*Written request:* Reproduce verbatim the lines below, starting with the line that contains "Among the items" and continuing through the last line, with both ends included.

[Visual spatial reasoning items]
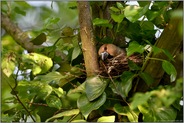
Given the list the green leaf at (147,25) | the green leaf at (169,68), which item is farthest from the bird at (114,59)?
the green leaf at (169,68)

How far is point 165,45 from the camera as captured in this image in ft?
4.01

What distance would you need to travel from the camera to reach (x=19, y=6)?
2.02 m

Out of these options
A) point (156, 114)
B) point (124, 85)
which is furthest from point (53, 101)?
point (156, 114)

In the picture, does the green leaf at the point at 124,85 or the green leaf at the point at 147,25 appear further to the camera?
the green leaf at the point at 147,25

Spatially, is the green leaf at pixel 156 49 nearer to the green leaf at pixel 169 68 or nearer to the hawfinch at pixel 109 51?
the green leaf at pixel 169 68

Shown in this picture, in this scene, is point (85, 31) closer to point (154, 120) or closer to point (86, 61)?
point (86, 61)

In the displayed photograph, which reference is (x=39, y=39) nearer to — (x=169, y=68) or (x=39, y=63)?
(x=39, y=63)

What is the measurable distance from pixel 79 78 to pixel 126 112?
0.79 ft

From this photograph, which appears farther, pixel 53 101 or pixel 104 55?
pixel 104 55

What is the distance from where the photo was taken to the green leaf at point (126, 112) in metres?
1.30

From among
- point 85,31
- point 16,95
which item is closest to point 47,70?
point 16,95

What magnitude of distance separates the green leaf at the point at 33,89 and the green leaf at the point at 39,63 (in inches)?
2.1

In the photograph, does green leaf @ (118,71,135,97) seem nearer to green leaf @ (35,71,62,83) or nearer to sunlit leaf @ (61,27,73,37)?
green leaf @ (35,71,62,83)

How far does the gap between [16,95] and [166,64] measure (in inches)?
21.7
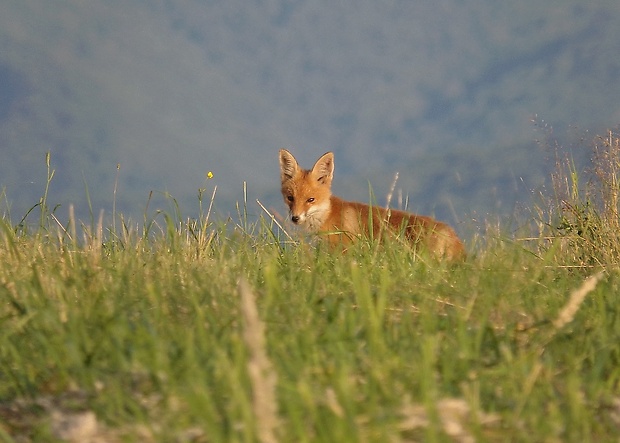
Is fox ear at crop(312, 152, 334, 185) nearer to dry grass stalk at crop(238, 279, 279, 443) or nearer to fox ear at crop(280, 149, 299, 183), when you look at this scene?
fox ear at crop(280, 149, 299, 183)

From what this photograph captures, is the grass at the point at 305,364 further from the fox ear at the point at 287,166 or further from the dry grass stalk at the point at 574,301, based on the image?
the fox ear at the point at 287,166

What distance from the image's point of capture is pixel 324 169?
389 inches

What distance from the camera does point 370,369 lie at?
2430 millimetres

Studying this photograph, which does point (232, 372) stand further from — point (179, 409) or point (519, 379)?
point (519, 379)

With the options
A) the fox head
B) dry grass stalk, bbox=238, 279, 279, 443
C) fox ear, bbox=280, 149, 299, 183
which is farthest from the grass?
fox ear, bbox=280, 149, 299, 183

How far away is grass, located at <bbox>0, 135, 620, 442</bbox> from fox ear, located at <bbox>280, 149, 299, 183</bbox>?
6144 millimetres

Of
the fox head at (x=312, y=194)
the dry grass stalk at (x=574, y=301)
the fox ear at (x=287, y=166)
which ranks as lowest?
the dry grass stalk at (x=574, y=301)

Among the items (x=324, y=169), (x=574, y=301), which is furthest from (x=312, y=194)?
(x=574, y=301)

*Output for this task:*
Among the items (x=324, y=169), (x=574, y=301), which is furthest from (x=312, y=194)?
(x=574, y=301)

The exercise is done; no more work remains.